The second story, the story of the story being told two steps removed, struck me now as something closer to a truth. The challenges from listeners and the narrator’s queries made the tale more believable than a simple, unfettered recounting of a folk tale.

It also made the story a lot funnier.

In the final chapter, the descriptions of a mouse slowly eating kernel after kernel in order to consume a barn of corn now seemed logical and the only way to convey the sense of the story, to describe the reality of the momentous task, and to properly exploit the three-day story format. The process embodies a broad concept and a technique that could enhance writing in any language and in any land.

Closing the book yesterday, it also struck me that Segun’s Tortoise echoed a device used in many of the Leacock Medal books, in the narratives of Indigenous people across Canada, and in stories told throughout the world.

The Tortoise is just another “Trickster” – a character that literary scholars like to analyze and to classify, but has many forms.
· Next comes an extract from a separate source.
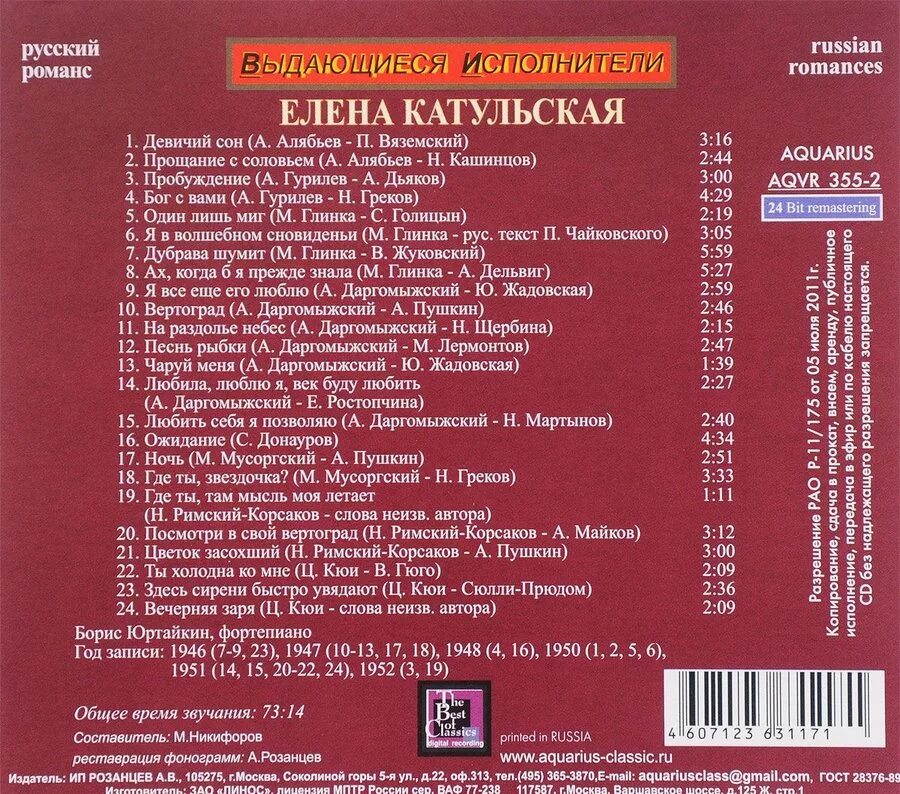 Композитор название романса. Название романсов и их авторы. Романсы названия и авторы. 10 Романсов и их авторы. Русские романсы список.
He can be a she, can be human or animal, can play tricks or be tricked, and can be silly or smart. In whatever guise or role, the Trickster gives writers an outlet to think outside ordained norms, to absorb a different persona, and to comment on society in a mischievous way.

Rawhide and Fernando, Segun Sofowote and Max Ferguson were Tricksters just as much as the Tortoise and were more alike than not.

Album Cover - CD by Daughter Loradé
I will give WhatsApp another try. But whether I connect with Abuja or not, I am going to think of those various Tricksters, what we all have in common, and what we can learn from each other whenever I hear country and western songs, Latin American music, or from my Nigerian friends.